Les collisions entre navires et baleines explosent en Polynésie. Un projet inédit mêlant caméras et intelligence artificielle veut stopper l’hécatombe.
Une menace invisible : les passes, pièges mortels pour les baleines
Chaque année, les baleines à bosse migrent vers les lagons polynésiens pour mettre bas dans des eaux chaudes et peu profondes. Ces zones, prisées pour leur calme, sont aussi les plus exposées au trafic maritime intense, notamment entre Tahiti et Moorea. Les mères et leurs petits évoluent dans un périmètre restreint, rendant les collisions presque inévitables.
Les passes de Vaiare et de Papeete sont devenues des zones critiques, où la marge de manœuvre est réduite et la vitesse des ferrys souvent excessive. Or, chaque choc avec un navire peut être fatal. Les chiffres sont sous-estimés, car la majorité des cadavres coulent sans jamais être retrouvés. Le stress, les blessures et les perturbations sonores s’ajoutent à la menace, réduisant les chances de survie des cétacés.

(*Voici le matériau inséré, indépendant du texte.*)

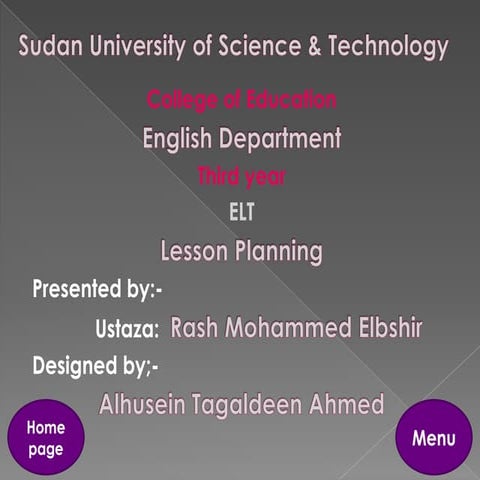 Sudan University of Science & Technology

College of Education

English Department

Third year

ELT

Lesson Planning

Presented by:-

Ustaza: Rash Mohammed Elbshir

Designed by;-

Alhusein Tagaldeen Ahmed

Home page

Menu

Ocean IA : l’intelligence artificielle au service des cétacés
Face à cette urgence, l’association Oceania déploie Ocean IA, un projet financé par l’Union européenne et l’UICN, qui pourrait révolutionner la protection des mammifères marins. Objectif : repérer automatiquement les baleines à l’approche des navires, grâce à des caméras thermiques fixées à terre, sur les hauteurs de Tahiti et Moorea.
L’innovation réside dans l’apprentissage de l’IA : elle est entraînée à détecter les souffles, dorsales et queues, même de nuit, et à créer des zones d’alerte dynamiques. Dès qu’un bateau entre dans un périmètre à risque, un message est envoyé au capitaine en temps réel, lui demandant de ralentir. Une technologie préventive, unique au monde, qui va bien au-delà des systèmes passifs de simple collecte de données.
Le déploiement est prévu pour la prochaine saison des baleines. En attendant, les phases de test se multiplient : positionnement stratégique des caméras, entraînement de l’IA avec des images archivées, définition du canal de communication idéal avec les marins.
Sensibilisation, réglementation : une bataille sur tous les fronts
Ocean IA ne se limite pas à la technologie. L’association Oceania travaille main dans la main avec les armateurs, les compagnies de ferrys et les services maritimes, mais aussi avec les plaisanciers et le grand public. Des observateurs embarqués participent toujours au programme Ocean Watch, qui reste complémentaire au dispositif automatisé.
La Polynésie concentre 90 % du trafic maritime local entre Tahiti et Moorea, un flux constant de résidents, de touristes et de marchandises. Chaque traversée devient un risque, mais aussi une opportunité d’éducation. L’application Whale Alert, accessible à tous, permet désormais aux citoyens de signaler la présence de cétacés et d’agir.
Alors que la saison d’observation des baleines a débuté en Nouvelle-Calédonie depuis la mi-juillet, le Code de l’environnement de la Province Sud encadre strictement l’observation des baleines, avec une charte signée par les prestataires et des contrôles réguliers. Un pavillon officiel distingue désormais les opérateurs respectueux, après une formation encadrée par la Province Sud.
Ocean IA ouvre la voie à une cohabitation plus intelligente entre activités humaines et vie sauvage. En Polynésie comme en Nouvelle-Calédonie, la survie des baleines dépend d’initiatives concrètes. Le futur de la biodiversité passera par la technologie… ou pas du tout.